Copy the lines starting with the one containing "Does the image" and running through the last line of the spatial reasoning records, both ends included. Leave out the pictures.

Spatial reasoning records
>>>

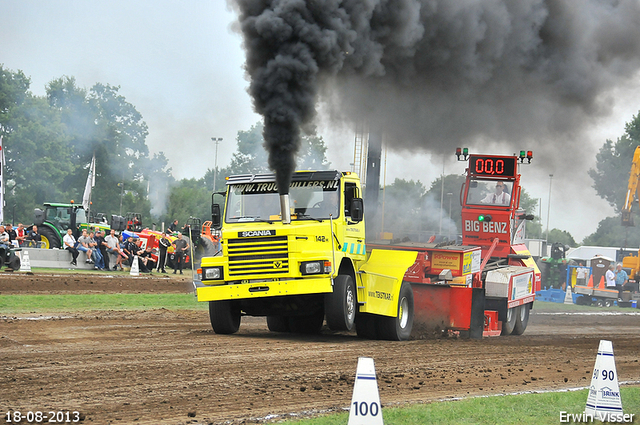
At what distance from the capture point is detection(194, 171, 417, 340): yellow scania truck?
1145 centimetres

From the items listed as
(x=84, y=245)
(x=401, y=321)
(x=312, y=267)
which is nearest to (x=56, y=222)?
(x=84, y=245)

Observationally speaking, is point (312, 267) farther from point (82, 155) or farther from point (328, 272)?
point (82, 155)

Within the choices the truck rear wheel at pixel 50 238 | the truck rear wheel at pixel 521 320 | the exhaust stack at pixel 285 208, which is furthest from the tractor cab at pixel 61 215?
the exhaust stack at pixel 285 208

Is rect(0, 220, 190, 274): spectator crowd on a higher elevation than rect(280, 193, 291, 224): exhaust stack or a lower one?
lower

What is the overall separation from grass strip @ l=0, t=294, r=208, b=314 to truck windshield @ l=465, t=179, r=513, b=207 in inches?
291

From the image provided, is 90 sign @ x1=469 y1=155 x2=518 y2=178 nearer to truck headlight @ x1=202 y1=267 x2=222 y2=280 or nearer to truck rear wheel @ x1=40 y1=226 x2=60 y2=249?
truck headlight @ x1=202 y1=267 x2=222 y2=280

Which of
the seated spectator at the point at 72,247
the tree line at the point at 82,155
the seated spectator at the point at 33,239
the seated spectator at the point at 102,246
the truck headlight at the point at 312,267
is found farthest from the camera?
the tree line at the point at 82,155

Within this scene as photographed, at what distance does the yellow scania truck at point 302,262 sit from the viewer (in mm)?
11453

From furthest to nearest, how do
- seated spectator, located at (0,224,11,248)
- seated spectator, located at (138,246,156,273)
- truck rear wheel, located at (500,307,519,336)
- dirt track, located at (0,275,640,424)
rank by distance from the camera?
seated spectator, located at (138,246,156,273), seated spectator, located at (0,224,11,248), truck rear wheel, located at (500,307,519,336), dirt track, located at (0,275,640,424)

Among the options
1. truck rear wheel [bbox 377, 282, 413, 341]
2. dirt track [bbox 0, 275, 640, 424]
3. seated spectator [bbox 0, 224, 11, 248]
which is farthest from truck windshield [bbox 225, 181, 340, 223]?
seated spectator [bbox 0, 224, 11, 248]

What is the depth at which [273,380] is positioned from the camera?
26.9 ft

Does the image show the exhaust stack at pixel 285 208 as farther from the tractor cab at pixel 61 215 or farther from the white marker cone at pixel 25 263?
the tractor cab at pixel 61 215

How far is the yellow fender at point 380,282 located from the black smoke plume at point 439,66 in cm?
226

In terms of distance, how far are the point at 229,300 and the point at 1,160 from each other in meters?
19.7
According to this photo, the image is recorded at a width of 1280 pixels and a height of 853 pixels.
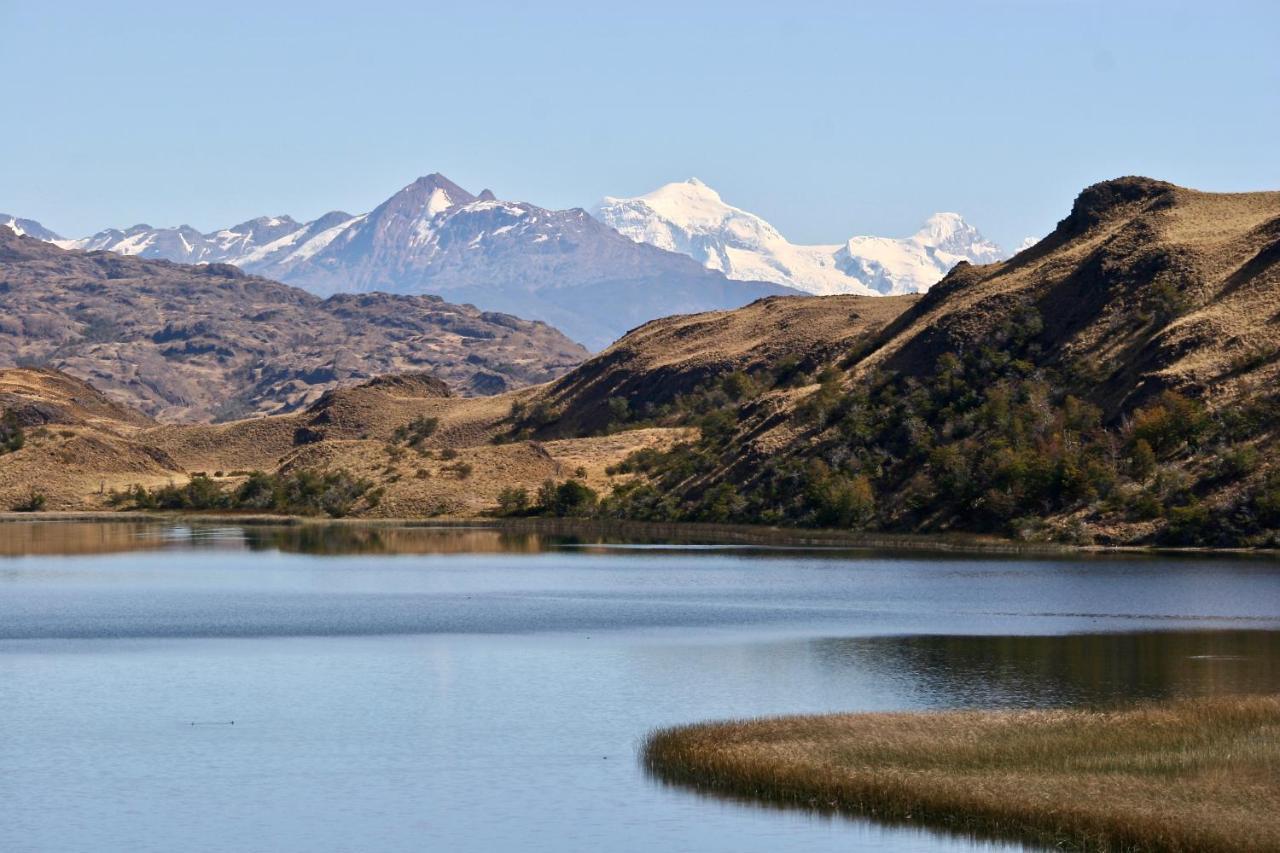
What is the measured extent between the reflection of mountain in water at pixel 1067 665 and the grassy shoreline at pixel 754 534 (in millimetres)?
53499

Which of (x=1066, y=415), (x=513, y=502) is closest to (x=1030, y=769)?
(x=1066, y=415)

<<<

### Final answer
Does the image show the exhaust stack at pixel 285 208 as farther from the tractor cab at pixel 61 215 or farther from the white marker cone at pixel 25 263?
the tractor cab at pixel 61 215

How far is the yellow fender at point 380,282 located from the black smoke plume at point 439,66 in cm?
226

In terms of distance, how far are the point at 229,300 and the point at 1,160 from each other in meters?
19.7
According to this photo, the image is recorded at a width of 1280 pixels and a height of 853 pixels.
What is the measured extent between the reflection of mountain in water at pixel 1067 665 and the grassy shoreline at pixel 754 534 (in millimetres)?
53499

Which of (x=1066, y=415), (x=513, y=502) is closest to (x=1030, y=769)?
(x=1066, y=415)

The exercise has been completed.